Keeping Up with Compliance
At Safe Systems, we regularly help our more-than 300 clients with pre-exam and post exam support. This assistance gives us unique insight to examiner expectations and regulatory trends, and it has become clear that documentation and verification are focus areas for examiners. It is not uncommon for the examiners to take your IT policies and ask whether you can provide proof that your practices line up. This level of documentation is sometimes problematic for technology and operations teams. Particularly when you factor in the multiple hats they wear at the institution, the lack of time and the complexity of systems.
You can’t just tell an examiner you’re following the rules. You’ve got to be able to show your work.
Keeping the Institution Running
Today, financial institutions increasingly rely on technology. Resources are limited, the top talent is hard to find and keep on staff, and at the same time, security risks and examiner expectations continue to grow. These many challenges can seem daunting, but no financial institution has to do it all alone.

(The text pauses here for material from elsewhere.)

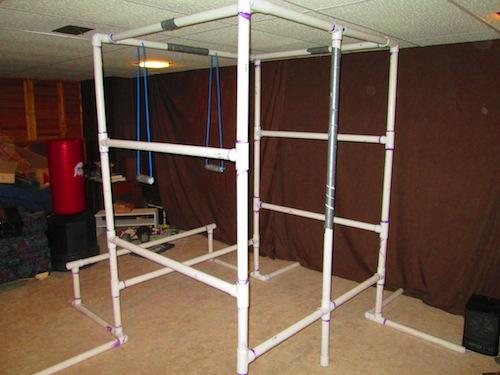 Phòng tập gym làm từ các ống PVC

You can’t outsource responsibility. However, you can partner with companies that can provide the tools and resources necessary to help manage technology and reduce these burdens, as long as the bank can manage and verify the processes in place.

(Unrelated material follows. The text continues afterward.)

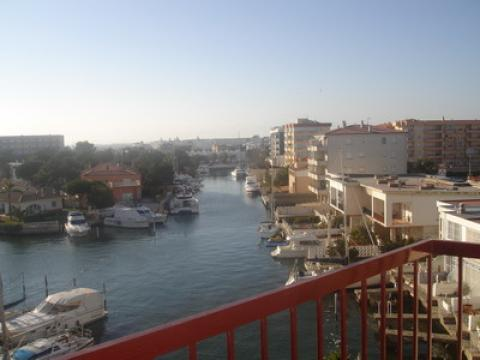 Flat in Roses - Vacation, holiday rental ad # 22205 Picture #1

At Safe Systems, we often hear from clients who have experienced several advantages by implementing these network management solutions. The first of which is the benefit of automating tasks the IT team would otherwise have to perform manually, such as patch management, antivirus management, server hardening and security monitoring. We help supplement existing staff through our knowledge of the industry and by making available our own experts to help with technical configurations and product setups. Finally, these solutions provide greater visibility by having the documentation needed to verify the institution is adhering to its policies and procedures. Ultimately, network management solutions that are designed exclusively for community banks can assist in taking the pressure off of increased examiner expectations and the increase in technology complexity.
Technology, security and compliance don’t have to be a burden to your institution. With the right tools and an advocate on your side, your community bank or credit union can thrive in today’s complex world of banking, and continue to be able to provide the hands-on attention to customers that set small institutions apart from the competition.